Pod status pending due to insufficient memory.

Our client noticed that one of our applications responsible for rendering forms on the website was no longer up and running, even though this is a self-healing service that should spin up a new pod if it ever goes done.

So the first thing I checked was all the pods running in the production cluster, and as it turns out, one of our pod had the status Pending.

kubectl get pods

Name: forms-13123213f5-dimdsid
Ready: 0/1
Status: Pending

So the first thing I tried was to kill this pod and see if it would start up again. I thought that maybe there was some sort of issue going on the last time this pod tried to start up which left it in a pending state.

kubectl delete pod [pod-name]

This however, did not solve the problem.
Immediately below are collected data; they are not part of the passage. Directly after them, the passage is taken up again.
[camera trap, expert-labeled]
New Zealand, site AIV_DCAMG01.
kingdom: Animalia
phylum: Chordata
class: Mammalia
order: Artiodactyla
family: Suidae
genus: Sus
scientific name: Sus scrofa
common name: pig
The pod goes away, and comes back only to return in the same pending state. The next thing I tried was to get some more information about the problem, since pending isn’t very helpful. So next I used the describe command.

kubectl describe pod [pod-name]

This gave me some useful information:

0/3 nodes available: insufficient memory.

According to this information, none of my nodes have enough memory to start up new pods, and to prove that statement I ran the following command:

kubectl top nodes

This gave me a list of all my nodes together with the current amount of memory being used, which was avaraging around 85-90%. So it seems like all of my nodes are under heavy pressure at the moment and therefor does not have enough resources to start any new pods on them.

This later turned out to be a combination of heavy traffic and heavy long-running background jobs. By running kubectl top pods I got a list of all my pods and how much resources they where using. This is not really relevant for this story since I guess the reason for not having enough memory on your nodes will vary from case to case. The important part is how to solve it.

Once I established that the problem was due to insufficient memory I knew I had to assign more nodes to my AKS cluster. You can add more nodes using some fancy command line, but I found the Azure portal to be super easy to use for these kind of operation that you rarely have to do.

  1. Under resources, go to your Kubernetes service
  2. Click on Node pools
  3. Next click on Autoscaling (in this case autoscaling was Disabled, more on this later in this blogpost)
  4. This will open up a dialog called Scale node pools.
  5. Increase node count using the slides and then click Apply.

That’s it. In my case I added one more node to the cluster which was enough for the pod to be able to spin up and I saw an instant decrease of pressure on my cluster. Had I had Autoscaling enabled from the start this would probably never had happened, and we will investigate together with the client if this feature might have to be enabled and also possibly have more memory assigned to each node in the cluster, but this is an ongoing investigation.

Maybe this might be useful to someone and hopefully it didn't just sound like ramblings. As I've mentioned before I'm no Kubernetes ninja but I find documenting my work helps when learning various Kubernetes tasks.

Cheers friends! ❤️